All codependency and recovery treatments warn against the fruitless perils incurred when we try to “fix” anyone else, or even especially ourselves, as a way to demand solutions to problems. The Hindu religion says that we incur the worst kind of karma when we try to “make” someone do what we think they should do regardless of how we think it is “best”.
What are our alternatives when we care greatly, and want and need to “make things right”? The truth of the matter is when we give up the addiction of “fixing”, the universe beautifully swings open its large doors to give us much space to have great effect.
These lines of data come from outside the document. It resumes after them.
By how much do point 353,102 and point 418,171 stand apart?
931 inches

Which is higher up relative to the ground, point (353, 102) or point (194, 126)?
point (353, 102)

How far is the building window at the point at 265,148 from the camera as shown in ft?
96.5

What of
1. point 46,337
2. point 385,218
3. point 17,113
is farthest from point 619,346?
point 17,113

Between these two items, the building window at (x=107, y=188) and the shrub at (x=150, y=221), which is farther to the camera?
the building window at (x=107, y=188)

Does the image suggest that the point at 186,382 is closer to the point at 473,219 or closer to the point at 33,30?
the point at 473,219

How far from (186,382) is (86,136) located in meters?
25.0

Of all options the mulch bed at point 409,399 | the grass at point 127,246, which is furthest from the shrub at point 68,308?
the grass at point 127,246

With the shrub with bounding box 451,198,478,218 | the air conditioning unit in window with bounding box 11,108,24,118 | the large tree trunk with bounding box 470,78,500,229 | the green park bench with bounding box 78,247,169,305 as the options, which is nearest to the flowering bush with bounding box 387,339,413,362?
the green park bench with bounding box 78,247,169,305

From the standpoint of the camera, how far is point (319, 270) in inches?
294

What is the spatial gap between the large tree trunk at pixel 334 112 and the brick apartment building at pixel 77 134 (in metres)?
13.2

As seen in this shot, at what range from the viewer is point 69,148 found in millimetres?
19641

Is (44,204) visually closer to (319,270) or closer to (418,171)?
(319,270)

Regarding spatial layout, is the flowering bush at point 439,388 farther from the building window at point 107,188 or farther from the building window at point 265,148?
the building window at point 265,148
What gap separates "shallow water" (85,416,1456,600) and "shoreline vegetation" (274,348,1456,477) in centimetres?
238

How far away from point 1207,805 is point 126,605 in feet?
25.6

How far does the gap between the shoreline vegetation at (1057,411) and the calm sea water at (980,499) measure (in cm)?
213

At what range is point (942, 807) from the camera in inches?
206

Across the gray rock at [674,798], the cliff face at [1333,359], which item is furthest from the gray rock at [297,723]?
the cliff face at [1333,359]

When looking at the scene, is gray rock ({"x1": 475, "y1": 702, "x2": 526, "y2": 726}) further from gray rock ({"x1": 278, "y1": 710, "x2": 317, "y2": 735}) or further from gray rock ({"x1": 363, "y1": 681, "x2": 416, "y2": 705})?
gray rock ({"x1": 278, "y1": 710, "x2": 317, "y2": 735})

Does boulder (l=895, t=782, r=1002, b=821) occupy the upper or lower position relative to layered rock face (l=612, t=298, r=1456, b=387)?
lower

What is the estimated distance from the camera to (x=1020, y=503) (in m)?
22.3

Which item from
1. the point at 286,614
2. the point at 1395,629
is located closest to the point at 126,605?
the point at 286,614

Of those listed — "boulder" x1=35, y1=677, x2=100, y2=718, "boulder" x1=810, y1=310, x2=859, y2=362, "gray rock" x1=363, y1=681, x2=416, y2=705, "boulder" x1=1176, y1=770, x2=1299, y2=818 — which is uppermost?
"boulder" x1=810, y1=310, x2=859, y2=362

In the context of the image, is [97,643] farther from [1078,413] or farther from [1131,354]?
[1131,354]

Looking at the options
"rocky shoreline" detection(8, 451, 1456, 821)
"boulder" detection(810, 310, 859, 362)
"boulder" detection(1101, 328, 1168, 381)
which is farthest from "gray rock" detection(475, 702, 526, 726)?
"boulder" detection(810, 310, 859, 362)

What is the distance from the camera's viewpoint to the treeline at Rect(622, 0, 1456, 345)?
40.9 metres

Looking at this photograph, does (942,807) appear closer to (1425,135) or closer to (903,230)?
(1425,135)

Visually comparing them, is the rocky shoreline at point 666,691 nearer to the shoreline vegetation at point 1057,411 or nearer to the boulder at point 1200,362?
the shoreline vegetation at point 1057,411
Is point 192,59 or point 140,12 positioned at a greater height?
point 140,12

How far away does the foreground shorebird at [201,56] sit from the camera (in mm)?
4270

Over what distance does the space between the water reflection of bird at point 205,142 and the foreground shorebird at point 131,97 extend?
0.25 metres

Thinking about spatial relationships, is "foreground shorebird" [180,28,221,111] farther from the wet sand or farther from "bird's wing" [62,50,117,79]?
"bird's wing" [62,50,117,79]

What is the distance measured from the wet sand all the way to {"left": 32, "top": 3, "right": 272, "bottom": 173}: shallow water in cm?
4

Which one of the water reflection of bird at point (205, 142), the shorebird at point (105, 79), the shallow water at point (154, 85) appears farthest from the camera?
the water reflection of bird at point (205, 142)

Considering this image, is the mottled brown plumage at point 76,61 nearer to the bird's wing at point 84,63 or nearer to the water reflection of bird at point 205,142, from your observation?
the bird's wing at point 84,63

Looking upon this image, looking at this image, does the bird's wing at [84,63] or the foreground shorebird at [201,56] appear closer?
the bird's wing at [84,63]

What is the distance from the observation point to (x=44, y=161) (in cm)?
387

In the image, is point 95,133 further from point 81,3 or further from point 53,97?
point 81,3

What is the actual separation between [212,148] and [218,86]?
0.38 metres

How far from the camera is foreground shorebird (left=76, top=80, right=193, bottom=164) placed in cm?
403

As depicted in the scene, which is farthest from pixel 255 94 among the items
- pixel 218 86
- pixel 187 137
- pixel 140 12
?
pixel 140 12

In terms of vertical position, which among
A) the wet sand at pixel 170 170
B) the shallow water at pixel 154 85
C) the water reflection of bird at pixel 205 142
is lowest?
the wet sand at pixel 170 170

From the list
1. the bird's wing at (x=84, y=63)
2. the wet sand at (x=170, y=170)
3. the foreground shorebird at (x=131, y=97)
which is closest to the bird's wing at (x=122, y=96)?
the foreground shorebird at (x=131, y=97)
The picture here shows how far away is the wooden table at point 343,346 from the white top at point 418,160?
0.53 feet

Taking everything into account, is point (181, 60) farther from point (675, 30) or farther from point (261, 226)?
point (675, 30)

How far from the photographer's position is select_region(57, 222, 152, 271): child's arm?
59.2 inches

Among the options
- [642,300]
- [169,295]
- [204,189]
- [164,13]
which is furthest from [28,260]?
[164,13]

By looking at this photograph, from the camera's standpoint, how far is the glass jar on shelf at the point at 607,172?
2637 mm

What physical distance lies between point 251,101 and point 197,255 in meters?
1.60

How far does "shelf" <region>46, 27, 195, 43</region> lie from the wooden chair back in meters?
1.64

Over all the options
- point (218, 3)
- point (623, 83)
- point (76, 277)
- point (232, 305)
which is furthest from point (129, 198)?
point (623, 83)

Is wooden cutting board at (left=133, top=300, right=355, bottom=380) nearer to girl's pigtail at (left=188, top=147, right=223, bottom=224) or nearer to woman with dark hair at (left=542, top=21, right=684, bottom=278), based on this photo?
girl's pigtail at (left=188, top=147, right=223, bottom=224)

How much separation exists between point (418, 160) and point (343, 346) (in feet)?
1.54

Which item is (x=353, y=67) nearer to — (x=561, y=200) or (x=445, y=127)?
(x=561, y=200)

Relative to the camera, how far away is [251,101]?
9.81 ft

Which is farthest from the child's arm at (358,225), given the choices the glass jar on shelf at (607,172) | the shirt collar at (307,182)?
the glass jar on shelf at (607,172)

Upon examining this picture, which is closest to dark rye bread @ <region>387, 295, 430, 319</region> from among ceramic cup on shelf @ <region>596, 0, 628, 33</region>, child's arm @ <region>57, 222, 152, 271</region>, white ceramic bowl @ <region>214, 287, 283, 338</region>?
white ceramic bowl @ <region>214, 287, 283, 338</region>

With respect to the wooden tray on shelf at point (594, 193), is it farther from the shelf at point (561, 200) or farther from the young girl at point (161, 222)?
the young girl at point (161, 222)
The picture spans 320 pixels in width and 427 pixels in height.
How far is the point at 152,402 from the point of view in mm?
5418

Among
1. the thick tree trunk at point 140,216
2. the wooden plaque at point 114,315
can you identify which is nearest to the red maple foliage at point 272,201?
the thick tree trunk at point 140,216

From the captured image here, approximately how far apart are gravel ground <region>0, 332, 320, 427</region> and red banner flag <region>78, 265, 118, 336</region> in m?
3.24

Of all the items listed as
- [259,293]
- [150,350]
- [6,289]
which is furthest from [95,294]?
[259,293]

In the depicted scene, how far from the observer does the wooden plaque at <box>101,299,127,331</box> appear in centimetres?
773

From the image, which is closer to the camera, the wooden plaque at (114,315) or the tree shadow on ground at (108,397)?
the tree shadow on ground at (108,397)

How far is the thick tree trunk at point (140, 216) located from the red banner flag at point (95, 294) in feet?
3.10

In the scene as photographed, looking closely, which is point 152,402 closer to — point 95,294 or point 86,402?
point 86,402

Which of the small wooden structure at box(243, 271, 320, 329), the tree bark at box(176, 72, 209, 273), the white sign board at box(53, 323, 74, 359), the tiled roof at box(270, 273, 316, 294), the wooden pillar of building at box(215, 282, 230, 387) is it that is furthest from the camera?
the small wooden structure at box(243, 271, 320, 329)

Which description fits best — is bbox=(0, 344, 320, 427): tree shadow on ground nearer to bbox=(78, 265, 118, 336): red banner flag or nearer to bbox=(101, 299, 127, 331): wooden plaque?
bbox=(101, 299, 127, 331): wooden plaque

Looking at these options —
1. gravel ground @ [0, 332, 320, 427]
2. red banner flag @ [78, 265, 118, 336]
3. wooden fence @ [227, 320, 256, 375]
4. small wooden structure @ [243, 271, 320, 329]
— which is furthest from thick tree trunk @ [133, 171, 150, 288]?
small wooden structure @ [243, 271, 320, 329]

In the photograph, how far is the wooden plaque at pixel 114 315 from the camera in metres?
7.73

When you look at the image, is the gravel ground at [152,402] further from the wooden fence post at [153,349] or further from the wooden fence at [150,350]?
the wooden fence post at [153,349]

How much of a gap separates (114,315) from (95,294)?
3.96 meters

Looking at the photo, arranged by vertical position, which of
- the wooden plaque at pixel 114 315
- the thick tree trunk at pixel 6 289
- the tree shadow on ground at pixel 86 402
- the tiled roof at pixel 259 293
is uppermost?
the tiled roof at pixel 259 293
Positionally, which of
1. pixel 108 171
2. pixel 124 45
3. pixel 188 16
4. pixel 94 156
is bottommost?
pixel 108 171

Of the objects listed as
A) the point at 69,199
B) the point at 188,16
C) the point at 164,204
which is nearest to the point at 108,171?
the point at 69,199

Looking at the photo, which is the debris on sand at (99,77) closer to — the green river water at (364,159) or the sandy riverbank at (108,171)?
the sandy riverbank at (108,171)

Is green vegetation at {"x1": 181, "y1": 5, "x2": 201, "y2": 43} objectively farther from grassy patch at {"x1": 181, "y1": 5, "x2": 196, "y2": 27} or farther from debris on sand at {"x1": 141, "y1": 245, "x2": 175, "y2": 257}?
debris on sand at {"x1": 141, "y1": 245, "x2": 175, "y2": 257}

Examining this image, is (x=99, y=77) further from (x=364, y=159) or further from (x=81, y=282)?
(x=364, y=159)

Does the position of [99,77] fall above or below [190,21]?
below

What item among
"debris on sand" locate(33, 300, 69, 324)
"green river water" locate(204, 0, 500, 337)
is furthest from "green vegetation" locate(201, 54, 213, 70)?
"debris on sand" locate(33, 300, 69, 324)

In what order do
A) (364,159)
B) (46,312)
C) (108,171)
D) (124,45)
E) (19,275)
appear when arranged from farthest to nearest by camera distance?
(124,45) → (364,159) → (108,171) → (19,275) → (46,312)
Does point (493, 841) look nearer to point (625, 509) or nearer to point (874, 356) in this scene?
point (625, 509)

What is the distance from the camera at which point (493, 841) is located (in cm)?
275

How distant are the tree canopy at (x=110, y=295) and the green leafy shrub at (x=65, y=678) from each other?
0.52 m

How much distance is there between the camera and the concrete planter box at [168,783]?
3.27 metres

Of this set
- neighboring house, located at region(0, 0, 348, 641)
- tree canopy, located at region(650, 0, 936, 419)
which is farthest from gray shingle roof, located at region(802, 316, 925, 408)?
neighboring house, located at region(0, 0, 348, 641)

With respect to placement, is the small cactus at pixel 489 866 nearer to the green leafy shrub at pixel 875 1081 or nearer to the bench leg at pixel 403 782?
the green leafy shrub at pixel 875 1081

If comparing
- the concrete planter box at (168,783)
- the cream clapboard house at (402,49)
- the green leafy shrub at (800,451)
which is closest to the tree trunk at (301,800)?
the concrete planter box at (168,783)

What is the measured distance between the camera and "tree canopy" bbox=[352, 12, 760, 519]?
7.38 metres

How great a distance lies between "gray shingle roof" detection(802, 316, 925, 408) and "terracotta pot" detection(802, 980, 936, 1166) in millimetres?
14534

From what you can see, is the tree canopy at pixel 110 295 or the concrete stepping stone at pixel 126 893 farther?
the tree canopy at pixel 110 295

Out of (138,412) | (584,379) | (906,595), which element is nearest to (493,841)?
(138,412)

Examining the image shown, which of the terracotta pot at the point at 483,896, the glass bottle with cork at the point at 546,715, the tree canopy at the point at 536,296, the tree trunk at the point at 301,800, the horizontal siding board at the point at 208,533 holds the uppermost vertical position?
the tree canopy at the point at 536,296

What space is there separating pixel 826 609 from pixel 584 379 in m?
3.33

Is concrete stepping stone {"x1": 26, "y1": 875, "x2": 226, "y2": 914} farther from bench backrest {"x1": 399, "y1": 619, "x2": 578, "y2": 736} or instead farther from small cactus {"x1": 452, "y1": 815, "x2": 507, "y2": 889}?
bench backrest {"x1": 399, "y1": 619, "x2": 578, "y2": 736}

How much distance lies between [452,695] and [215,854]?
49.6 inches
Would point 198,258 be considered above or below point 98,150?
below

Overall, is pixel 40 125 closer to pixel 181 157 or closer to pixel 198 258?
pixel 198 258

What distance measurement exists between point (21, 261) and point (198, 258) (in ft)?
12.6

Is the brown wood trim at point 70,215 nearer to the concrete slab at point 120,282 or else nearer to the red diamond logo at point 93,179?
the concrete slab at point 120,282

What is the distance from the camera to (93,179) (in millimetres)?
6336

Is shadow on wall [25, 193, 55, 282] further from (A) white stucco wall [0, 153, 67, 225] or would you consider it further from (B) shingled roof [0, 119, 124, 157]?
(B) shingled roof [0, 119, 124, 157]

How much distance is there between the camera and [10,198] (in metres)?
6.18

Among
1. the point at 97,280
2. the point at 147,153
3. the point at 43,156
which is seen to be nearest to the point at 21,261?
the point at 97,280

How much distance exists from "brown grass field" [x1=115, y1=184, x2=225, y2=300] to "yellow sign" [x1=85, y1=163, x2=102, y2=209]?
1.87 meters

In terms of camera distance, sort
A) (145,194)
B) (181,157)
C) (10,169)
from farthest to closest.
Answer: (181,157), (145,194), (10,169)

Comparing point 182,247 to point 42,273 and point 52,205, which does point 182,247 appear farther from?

An example of that would be the grassroots campaigns the fast several years to achieve goals, successfully conducted courtesy of the Internet. We in fact have tremendous potential for greater impact, far more than we generally can ever know, with the following additional qualifiers:
1. No fixing means no manipulating.
2. No fixing means no demanding.
3. No fixing means no expectation.
4. Tell the truth objectively – no the answers to “observer” questions: who, what, where, when, who and how is this happening.
5. Own your request, your feedback, assessment without blaming anyone else – say “I think, I feel, it seems to be, in reviewing the situation this is what I see . . . “
6. Don’t ask anyone else’s permission to say what you feel.
7. Be as savvy as possible in assessing your understanding of the milieu and culture involved when you communicate without “walking on eggs”.
8. Stay centered from an inner-connected space that feels like a “clean” space of empowerment.
9. Know what you want to have happen and, where applicable, your related decision(s), as well as your needs; and check to see none of your understanding involves your coming from a place of “fixing” – and include what you want and need, and your related decisions, in communication as relevant.
The spiritual center of all this is the understanding that as individuated divine consciousness, we have infinite power to choose, with clear and free intent, to initiate and respond to support the greater good in unconditionally loving and letting go through all the above ways . Note this sentence says nothing – nor should it – about letting ourselves process, note, and unconditionally listen to our unfolding feelings, which can quite clearly reflect the stages of grief in their progression – denial, bargaining, anger, hopelessness/helplessness and acceptance.
That is a separate dimension within the greater whole of who and what we are, and does not in and of itself interfere with our divine right to choose to initiate and respond. No one and nothing can in and of itself stop that which exists inviolate within us with its potentially unlimited power, as the essence of who and what we are.
That is a good one. Thanks as always.